I would like to change some variables in a integral and encountered to an issue. I create here 2 simple examples to describe my questions:
Exp 1. Suppose we want to change $(x,y)$ to $(u,v)$ such that:
$x= u + v$ and $y= -u -2v$.
Using the Chain Rule: $$dx dy = (du + dv) (-du -2dv) = -2du dv -dv du = -2du dv + du dv = -du dv.$$
On the other hand, using the Jacobian determinant formula, we need the absolute value of Jacobian determinant, which is $|-1| = 1$. So:
$$dx dy = 1. du dv = du dv \ne -du dv.$$
(Ref: http://www.math24.net/change-of-variables-in-double-integrals.html)
What was wrong here?
Exp 2. With one variable, we have $dx = x^'_u du$ – so no absolute value is needed. What is the main difference between the one variable case and the multi-variables case?
I really appreciate if anyone could give me good references for this.
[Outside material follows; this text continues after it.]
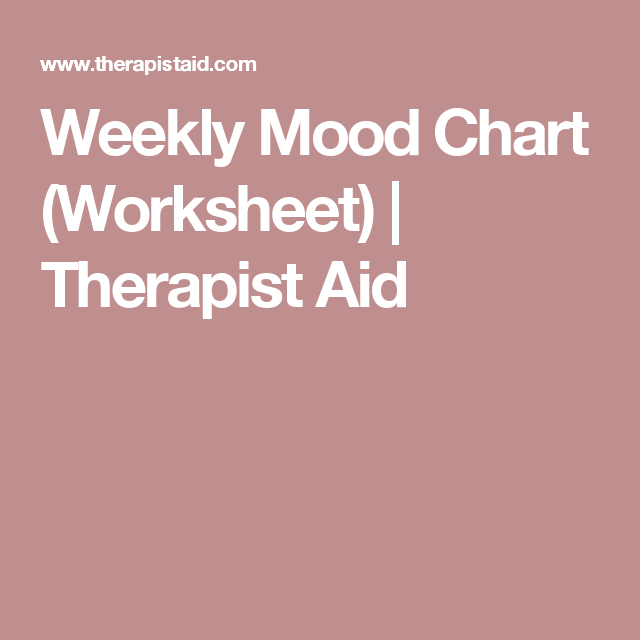 Weekly Mood Chart (Worksheet)   Therapist Aid   Psych board   Pinterest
Thanks in advance!
Best Answer
Consider a simple case of univariate integral $\int_0^1 x \mathrm{d} x$ and apply to it a change of variables $x = 1-y$. It is easy to see that it flips integration range, and this is reflected in the Jacobian being negative.
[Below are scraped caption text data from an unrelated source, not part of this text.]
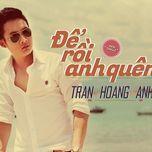 Download nhạc Mp3 Để Rồi Anh Quên (Single) hot nhất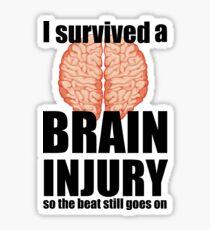 I survived a brain injury Sticker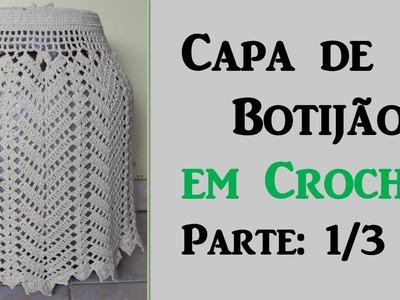 Capa de Botijão em Crochê - Parte: 1.3 Por Wilma Crochê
$$ \int_0^1 x \mathrm{d} x = \int_1^0 (1-y) (- \mathrm{d} y) = -\int_0^1 (1-y) (-\mathrm{d} y) = \int_0^1 (1-y) \mathrm{d} y $$
The sign of the Jacobian indicates where the change of variable is, or is not, orientation preserving (i.e. whether it flips integration limits or not).
One usually write $\vert J \vert$ keeping in mind that the orientation is being preserved.
The same story holds in the multivariate settings as well. Consider a line, defined by $F(x,y) = x + y - 2$. The normal vector is $\vec{n} = \left\{ \partial_x F, \partial_y F \right\} = \left\{ 1, 1 \right\}$. When your change of variables is applied, the direction of the normal is flipped: $$ F(u,v) = (u+v) + (-u-2v) - 2 = -v - 2 \implies \vec{n}_2 = \{\partial_u F, \partial_v F\} = \{0, -1\} $$ Notice that $\langle \vec{n}, \vec{n}_2 \rangle = -1$.